Programas de comédia como “Uma Família da Pesada”, “Community” e “South Park” minaram o hit por causa de seu apelo pop brega. A canção chegou até a servir de trilha sonora para uma cena romântica em “Stranger Things”, em 2017.
A partir dessa cena romântica, uma internauta começou uma campanha para que o grupo americano Weezer fizesse um cover da faixa. Eles responderam de forma bem humorada fazendo uma versão de “Rosanna”, mas a campanha foi ganhando força até que em maio de 2018, a regravação finalmente saiu.
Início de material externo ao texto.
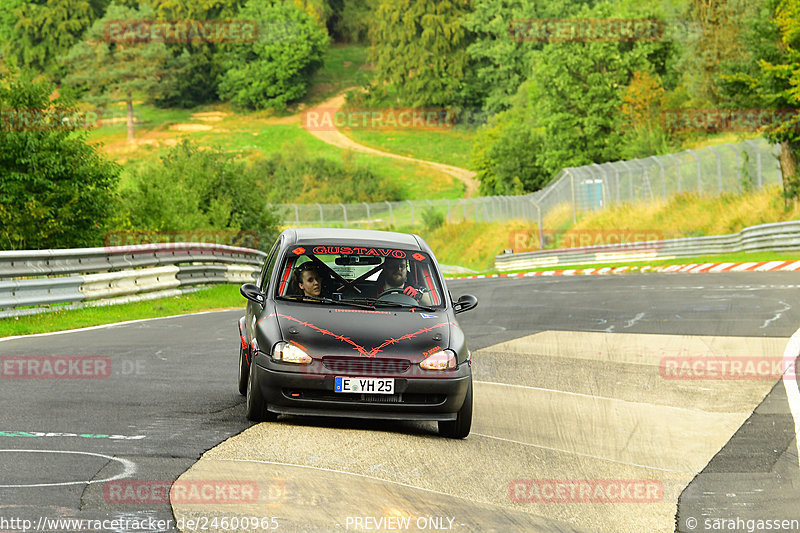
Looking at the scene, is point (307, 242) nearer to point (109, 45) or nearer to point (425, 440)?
point (425, 440)

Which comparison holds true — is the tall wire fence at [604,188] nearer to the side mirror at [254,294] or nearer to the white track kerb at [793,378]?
the white track kerb at [793,378]

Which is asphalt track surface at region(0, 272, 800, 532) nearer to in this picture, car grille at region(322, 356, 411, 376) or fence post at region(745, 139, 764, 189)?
car grille at region(322, 356, 411, 376)

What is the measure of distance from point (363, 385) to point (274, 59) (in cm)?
14174

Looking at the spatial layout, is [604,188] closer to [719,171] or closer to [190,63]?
[719,171]

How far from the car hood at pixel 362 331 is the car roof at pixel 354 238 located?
97 centimetres

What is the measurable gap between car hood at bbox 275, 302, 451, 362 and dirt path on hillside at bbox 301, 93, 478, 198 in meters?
96.8

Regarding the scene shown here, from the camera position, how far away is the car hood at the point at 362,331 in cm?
779

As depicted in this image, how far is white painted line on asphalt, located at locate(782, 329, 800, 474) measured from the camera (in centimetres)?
874

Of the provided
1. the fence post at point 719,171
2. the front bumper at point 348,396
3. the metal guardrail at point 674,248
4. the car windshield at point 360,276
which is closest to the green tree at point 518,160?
the metal guardrail at point 674,248

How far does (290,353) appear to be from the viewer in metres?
7.77
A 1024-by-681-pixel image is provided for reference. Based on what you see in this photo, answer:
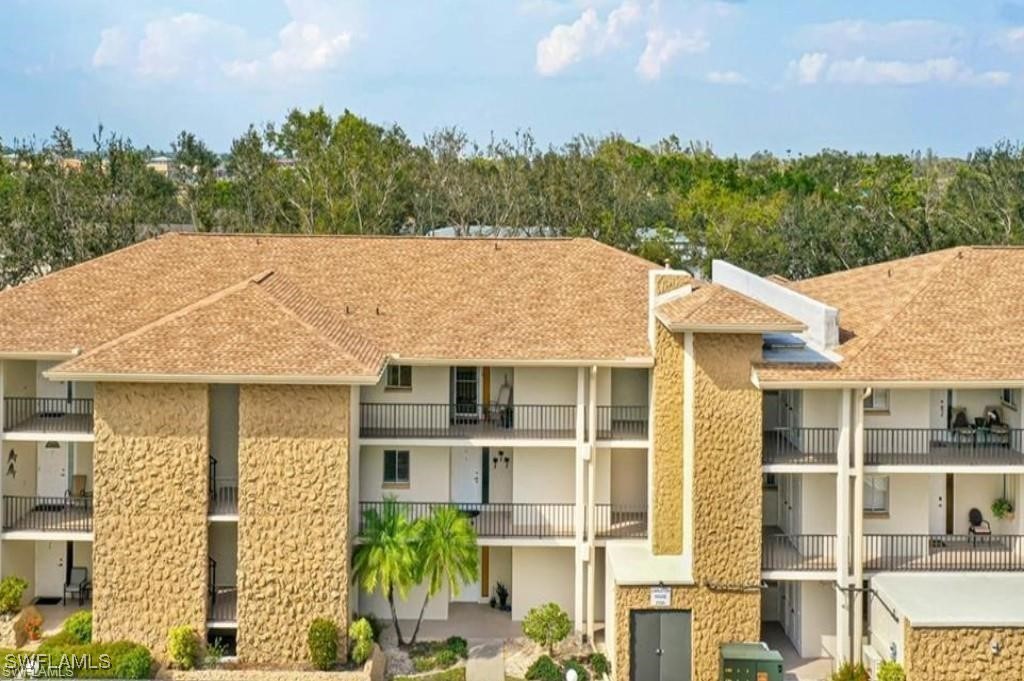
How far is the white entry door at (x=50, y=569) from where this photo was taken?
90.2ft

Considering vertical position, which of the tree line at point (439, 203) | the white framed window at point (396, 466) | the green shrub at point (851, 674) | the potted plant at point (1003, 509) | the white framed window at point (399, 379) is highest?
the tree line at point (439, 203)

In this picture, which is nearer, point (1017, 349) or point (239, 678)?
point (239, 678)

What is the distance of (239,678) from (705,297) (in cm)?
1333

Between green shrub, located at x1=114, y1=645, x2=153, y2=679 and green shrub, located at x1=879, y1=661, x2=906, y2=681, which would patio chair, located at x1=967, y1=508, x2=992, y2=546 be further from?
green shrub, located at x1=114, y1=645, x2=153, y2=679

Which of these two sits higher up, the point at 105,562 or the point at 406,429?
Answer: the point at 406,429

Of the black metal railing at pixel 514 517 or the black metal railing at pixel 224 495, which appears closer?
the black metal railing at pixel 224 495

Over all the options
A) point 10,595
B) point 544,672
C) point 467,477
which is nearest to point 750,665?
point 544,672

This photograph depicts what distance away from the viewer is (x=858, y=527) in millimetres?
→ 24656

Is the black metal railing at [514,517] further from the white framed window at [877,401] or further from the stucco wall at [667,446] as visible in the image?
the white framed window at [877,401]

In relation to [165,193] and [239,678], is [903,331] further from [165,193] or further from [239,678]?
[165,193]

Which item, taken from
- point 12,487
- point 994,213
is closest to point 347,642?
point 12,487

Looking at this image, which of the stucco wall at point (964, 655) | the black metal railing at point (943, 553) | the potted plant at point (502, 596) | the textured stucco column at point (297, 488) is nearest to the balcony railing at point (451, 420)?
the textured stucco column at point (297, 488)

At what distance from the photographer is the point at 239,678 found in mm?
22875

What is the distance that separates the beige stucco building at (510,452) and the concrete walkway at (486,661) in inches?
65.6
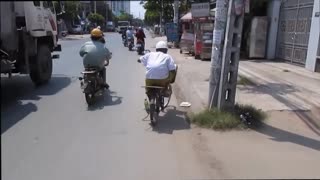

Acabou sendo o maior sucesso radiofônico da banda desde 2005 – e uma geração sem o menor conhecimento sobre Toto abraçou a música com fervor.
Steve Porcaro tocou com o Weezer num programa de TV e contou à Rolling Stone como eles reagiram ao sucesso da cover:
“Eles de início fizeram como se fosse uma piada, mas agora perceberam que vão precisar tocar a música por muito mais tempo do que achavam. Essa indústria inteira funciona a base de discos de sucesso. Se você conseguir um, se prepare para tocá-lo pelo resto da sua vida.”
Steve Porcaro não faz mais parte do Toto por questões de saúde. Jeff morreu em 1990 e Mike em 2017. Só sobraram Steve Lukather e David Paich, obedecendo a essa máxima e tocando “Africa”, “Rosanna” e outros hits de “Toto IV” até hoje.